NEW YORK SUPREME COURT - QUEENS COUNTY IAS PART 6
Mar 14, 2016
2016 N.Y. Slip Op. 30495 (N.Y. Sup. Ct. 2016)

Opinion

Index No. 5395/09

03-14-2016

BOBBY JONES and DARLENE JONES, Plaintiffs, v. THE CITY OF NEW YORK, et al., Defendants.


Short Form Order Present: HONORABLE HOWARD G. LANE Justice Motion Date January 25, 2016 Motion Cal. No. 109 Motion Seq. No. 3

PapersNumbered

Notice of Motion-Affidavits-Exhibits

1-5

Opposition

6-7

Reply

8-9

Upon the foregoing papers it is ordered that this motion by plaintiffs, Bobby Jones and Darlene Jones for summary judgment on the issue of liability pursuant to CPLR 3212 is hereby denied.

Plaintiff, Bobby Jones, maintains that: on September 18, 2008, while working as a union ironworker at a construction site, he was climbing a "ship's ladder" located on the roof of a school building so that he could install a missing bolt on the ladder. Mr. Jones alleges that when he grabbed the topmost rung of the ladder, the rung came loose, causing him to fall to the roof below. Plaintiff further maintains that he was caused to sustain serious personal injuries as a result of defendants' negligence. Plaintiff commenced this action alleging liability against defendants pursuant to Labor Law §§ 200, 240(1), and 241(6) and common law negligence. Plaintiff, Darlene Jones, sues derivatively for loss of services, support etc. It is undisputed that defendant New York City School Construction Authority ("SCA") is the owner of the construction site where the accident occurred and defendant, Leon D. Dematteis Construction Corporation was the general contractor hired by SCA to oversee and manage the school construction project.

**EXERCISE TASKS**
a - According to the court order, what was Bobby Jones working as at the construction site?
b - Copy the part of the court order starting at "NEW YORK SUPREME" and ending at "et al., Defendants.".

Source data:
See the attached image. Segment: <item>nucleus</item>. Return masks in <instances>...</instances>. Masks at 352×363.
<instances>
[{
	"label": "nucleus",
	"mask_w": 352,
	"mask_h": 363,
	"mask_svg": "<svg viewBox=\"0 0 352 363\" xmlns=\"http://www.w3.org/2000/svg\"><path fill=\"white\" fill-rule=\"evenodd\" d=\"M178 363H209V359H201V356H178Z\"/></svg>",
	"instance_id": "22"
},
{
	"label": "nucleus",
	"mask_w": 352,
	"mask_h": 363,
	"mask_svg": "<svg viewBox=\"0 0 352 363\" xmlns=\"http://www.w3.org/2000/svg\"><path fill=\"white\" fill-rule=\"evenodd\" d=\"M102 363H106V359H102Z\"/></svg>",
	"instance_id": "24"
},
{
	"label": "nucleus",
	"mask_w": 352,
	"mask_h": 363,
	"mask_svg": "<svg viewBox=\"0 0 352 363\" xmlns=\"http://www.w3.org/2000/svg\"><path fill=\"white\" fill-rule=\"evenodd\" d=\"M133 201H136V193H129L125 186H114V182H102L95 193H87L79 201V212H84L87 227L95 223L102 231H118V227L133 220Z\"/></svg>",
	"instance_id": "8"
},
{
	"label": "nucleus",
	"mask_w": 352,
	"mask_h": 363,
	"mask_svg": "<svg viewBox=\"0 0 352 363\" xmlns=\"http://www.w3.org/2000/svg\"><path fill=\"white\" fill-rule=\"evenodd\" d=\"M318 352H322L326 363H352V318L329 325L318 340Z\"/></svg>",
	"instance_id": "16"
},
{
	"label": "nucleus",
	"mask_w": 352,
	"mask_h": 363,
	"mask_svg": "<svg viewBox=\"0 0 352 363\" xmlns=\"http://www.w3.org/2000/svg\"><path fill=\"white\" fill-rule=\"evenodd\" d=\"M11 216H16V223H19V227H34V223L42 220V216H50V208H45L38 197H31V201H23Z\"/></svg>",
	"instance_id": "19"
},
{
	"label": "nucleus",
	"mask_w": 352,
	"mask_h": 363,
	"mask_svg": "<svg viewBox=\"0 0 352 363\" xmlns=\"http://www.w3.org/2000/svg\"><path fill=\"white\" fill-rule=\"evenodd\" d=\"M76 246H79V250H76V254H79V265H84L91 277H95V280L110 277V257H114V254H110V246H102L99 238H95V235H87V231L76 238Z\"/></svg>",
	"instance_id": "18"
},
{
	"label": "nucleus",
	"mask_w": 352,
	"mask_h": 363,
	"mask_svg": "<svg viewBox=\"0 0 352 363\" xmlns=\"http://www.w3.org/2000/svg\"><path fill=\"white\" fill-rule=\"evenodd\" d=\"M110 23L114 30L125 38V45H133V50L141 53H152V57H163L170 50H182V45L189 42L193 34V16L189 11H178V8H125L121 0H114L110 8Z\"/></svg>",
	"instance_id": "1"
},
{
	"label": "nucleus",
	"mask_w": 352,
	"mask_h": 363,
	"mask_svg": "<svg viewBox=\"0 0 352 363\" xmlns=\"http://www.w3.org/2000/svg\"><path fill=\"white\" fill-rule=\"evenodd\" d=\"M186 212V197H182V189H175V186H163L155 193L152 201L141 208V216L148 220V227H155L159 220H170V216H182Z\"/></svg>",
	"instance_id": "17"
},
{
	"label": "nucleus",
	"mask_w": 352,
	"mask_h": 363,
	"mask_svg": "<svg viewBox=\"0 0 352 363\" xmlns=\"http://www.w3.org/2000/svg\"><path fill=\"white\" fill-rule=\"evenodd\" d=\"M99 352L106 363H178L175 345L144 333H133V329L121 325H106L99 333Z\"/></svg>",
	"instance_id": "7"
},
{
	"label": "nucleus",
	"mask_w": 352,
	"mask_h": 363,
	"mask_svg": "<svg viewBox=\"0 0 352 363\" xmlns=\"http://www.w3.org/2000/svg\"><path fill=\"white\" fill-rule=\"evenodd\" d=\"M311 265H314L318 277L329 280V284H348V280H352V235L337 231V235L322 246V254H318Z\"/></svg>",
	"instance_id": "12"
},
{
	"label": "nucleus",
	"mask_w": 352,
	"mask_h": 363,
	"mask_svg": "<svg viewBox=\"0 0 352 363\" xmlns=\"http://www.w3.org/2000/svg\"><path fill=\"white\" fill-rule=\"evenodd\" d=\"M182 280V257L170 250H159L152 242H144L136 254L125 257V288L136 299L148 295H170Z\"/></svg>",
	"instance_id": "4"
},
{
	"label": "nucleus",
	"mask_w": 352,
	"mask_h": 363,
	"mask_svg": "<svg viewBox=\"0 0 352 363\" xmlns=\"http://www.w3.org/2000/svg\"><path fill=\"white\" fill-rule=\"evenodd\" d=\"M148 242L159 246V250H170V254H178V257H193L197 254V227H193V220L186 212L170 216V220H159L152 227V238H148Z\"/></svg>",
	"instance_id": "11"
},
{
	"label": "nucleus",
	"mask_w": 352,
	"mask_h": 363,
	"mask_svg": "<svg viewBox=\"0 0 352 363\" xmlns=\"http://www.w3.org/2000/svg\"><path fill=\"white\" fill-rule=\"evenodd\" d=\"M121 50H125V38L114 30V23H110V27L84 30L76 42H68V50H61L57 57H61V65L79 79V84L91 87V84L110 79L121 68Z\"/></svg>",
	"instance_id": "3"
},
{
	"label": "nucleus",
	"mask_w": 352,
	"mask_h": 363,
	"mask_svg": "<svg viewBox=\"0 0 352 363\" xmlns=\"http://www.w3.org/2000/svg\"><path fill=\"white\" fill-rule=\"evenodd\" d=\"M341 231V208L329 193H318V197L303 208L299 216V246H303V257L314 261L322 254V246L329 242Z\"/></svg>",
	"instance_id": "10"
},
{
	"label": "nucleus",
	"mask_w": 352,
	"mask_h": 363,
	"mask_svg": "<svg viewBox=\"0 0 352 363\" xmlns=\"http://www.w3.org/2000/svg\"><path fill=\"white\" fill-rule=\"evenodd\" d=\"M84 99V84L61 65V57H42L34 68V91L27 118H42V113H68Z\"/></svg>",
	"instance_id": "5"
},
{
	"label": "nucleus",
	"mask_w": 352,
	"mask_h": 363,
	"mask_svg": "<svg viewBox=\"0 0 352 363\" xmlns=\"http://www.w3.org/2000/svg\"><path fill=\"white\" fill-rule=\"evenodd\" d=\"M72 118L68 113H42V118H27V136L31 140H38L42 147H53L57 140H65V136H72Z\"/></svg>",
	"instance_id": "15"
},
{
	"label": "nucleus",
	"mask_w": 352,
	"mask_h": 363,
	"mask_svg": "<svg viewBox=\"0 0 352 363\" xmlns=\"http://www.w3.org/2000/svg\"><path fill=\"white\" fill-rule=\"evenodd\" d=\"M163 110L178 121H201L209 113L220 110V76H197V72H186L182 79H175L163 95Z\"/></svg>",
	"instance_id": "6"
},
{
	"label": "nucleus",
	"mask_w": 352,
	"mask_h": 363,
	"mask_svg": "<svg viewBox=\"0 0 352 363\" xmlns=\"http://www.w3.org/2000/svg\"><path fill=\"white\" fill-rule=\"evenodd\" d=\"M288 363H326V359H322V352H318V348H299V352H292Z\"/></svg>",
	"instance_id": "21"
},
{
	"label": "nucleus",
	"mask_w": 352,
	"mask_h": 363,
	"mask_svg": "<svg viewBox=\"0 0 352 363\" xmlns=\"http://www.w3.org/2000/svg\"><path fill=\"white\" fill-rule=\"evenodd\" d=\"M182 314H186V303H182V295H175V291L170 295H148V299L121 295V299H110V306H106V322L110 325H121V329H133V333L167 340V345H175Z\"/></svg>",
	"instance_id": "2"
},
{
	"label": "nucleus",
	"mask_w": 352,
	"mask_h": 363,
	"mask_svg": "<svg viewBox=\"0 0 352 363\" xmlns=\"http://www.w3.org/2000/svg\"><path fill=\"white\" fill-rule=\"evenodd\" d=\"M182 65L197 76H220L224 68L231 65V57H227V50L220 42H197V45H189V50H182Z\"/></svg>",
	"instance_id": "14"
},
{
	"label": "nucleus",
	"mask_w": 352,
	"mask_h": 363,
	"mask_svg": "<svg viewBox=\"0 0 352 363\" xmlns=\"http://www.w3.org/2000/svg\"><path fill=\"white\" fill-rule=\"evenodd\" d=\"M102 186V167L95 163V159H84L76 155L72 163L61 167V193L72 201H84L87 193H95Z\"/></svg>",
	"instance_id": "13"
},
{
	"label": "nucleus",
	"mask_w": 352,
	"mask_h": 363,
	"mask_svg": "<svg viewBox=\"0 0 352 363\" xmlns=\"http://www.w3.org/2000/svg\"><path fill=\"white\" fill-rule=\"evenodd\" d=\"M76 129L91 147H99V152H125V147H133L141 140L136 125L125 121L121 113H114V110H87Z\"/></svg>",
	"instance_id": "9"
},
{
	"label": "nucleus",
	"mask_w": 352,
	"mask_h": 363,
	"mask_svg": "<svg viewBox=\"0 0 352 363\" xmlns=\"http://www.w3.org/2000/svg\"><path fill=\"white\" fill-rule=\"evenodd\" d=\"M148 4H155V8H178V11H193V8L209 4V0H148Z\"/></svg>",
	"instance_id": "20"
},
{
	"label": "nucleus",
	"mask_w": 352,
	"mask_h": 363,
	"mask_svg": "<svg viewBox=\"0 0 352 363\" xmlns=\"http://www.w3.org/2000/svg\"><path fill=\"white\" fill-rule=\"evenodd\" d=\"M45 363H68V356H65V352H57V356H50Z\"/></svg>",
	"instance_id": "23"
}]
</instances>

**ANSWERS TO THE EXERCISE**
a - A union ironworker.

b -
NEW YORK SUPREME COURT - QUEENS COUNTY IAS PART 6
Mar 14, 2016
2016 N.Y. Slip Op. 30495 (N.Y. Sup. Ct. 2016)

Opinion

Index No. 5395/09

03-14-2016

BOBBY JONES and DARLENE JONES, Plaintiffs, v. THE CITY OF NEW YORK, et al., Defendants.